═════ DOCUMENT SEGMENT ═════

Maritime disputes

Maritime disputes across the vast South China Sea have ratcheted up in recent years as an increasingly assertive China militarises disputed islands and confronts its regional rivals over their competing claims in the strategically important and resource-rich waterway.

Maritime disputes

Representation image

Maritime disputes across the vast South China Sea have ratcheted up in recent years as an increasingly assertive China militarises disputed islands and confronts its regional rivals over their competing claims in the strategically important and resource-rich waterway. This important water body is claimed by multiple governments but Beijing claims ownership over almost all the waterway in defiance of an international court ruling.

The Hague court which the Philippines had approached for adjudication had dismissed China’s claims as invalid in its ruling of July 2016. But Beijing dismissed it. Violating all norms and global laws, over the past two decades China has occupied a number of obscure reefs and atolls far from its shoreline across the South China Sea, and built military installations, runways and ports. The Philippines has taken umbrage at Beijing’s aggrandizement as these infringe on its sovereignty, besides violating maritime law.

═════

### PROBLEMS
a. Say whether each statement agrees with the passage on South China Sea disputes, answering yes or no and quoting the words of the passage that decide it: (i) The Hague court found China's claims invalid in a July 2016 ruling. (ii) Beijing accepted the court's ruling. (iii) The Philippines claims ownership over almost all the waterway.
b. Write out the passage on South China Sea disputes between "Representation image" and "international court ruling.", inclusive.

═════ STORED DATA ═════

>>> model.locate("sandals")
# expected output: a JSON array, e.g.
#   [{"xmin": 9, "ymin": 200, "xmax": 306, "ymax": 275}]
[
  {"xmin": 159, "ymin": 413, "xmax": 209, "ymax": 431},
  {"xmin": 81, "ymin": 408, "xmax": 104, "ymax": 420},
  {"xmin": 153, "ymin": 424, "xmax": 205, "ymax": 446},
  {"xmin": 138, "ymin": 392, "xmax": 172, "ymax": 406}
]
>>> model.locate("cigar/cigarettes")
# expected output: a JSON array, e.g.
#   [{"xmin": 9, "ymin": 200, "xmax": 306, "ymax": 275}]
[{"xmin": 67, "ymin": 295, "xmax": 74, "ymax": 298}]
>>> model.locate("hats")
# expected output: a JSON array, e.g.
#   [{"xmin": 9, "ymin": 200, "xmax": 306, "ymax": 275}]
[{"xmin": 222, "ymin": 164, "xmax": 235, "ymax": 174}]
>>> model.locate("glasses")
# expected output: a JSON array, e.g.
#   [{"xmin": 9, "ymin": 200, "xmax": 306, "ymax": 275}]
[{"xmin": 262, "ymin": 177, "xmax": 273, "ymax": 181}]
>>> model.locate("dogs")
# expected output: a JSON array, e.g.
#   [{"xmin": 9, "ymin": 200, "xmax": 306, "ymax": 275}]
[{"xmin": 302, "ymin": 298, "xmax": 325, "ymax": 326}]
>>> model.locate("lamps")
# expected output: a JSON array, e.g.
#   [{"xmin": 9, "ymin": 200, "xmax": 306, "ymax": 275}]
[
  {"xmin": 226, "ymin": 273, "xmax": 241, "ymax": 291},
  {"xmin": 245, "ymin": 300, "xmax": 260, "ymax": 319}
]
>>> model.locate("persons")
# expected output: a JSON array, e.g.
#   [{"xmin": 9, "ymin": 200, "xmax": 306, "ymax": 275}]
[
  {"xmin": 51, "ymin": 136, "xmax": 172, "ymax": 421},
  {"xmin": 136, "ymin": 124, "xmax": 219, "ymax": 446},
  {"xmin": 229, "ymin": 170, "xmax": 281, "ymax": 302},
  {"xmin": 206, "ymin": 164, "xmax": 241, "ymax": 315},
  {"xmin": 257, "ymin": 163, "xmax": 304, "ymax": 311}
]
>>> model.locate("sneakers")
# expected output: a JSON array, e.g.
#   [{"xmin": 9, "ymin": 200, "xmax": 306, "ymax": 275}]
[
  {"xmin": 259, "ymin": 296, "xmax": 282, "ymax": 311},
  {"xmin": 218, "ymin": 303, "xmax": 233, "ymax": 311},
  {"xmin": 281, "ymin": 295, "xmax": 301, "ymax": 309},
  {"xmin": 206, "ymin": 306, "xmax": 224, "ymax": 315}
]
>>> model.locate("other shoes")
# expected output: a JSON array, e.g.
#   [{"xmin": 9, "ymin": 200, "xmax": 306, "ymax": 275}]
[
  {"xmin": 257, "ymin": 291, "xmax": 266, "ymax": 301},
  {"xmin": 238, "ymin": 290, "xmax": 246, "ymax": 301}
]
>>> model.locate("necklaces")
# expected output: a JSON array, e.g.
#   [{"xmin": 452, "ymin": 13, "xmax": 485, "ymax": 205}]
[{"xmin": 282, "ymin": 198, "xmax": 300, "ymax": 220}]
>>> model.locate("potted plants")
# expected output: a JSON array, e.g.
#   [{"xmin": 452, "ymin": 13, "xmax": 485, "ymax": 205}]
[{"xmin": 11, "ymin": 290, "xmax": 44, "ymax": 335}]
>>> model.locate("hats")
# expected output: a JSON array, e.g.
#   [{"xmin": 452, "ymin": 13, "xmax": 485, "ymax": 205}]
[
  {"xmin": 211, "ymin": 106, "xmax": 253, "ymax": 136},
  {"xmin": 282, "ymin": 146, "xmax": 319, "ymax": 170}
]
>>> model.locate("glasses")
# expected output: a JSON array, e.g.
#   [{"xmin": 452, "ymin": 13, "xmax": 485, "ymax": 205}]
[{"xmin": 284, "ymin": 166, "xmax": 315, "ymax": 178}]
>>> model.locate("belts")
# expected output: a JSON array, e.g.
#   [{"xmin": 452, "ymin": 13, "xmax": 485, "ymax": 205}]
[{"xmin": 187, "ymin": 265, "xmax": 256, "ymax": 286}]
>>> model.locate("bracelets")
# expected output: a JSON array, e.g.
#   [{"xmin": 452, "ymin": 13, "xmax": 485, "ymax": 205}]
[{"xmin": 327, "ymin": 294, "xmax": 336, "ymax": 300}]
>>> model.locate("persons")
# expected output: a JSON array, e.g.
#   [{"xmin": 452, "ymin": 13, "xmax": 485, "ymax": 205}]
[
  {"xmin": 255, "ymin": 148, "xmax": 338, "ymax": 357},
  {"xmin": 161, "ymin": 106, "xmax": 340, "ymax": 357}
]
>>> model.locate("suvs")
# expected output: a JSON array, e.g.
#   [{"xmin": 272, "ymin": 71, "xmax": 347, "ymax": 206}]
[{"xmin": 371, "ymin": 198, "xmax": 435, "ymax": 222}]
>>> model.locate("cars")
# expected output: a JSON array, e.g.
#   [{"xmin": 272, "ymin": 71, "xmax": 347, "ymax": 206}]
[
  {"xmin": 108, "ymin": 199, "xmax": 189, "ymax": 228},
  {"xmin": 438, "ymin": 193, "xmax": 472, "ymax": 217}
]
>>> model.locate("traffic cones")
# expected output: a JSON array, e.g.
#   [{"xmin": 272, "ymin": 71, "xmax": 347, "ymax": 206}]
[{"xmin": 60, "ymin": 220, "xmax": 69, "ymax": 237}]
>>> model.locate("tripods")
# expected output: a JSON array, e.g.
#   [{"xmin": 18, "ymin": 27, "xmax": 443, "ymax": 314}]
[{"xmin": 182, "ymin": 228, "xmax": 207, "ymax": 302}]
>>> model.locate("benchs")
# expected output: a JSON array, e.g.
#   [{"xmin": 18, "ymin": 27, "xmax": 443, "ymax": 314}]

═════

### RESPONSES
a.
(i) Yes: "had dismissed China’s claims as invalid in its ruling of July 2016"
(ii) No: "But Beijing dismissed it."
(iii) No: "Beijing claims ownership over almost all the waterway"

b.
Representation image

Maritime disputes across the vast South China Sea have ratcheted up in recent years as an increasingly assertive China militarises disputed islands and confronts its regional rivals over their competing claims in the strategically important and resource-rich waterway. This important water body is claimed by multiple governments but Beijing claims ownership over almost all the waterway in defiance of an international court ruling.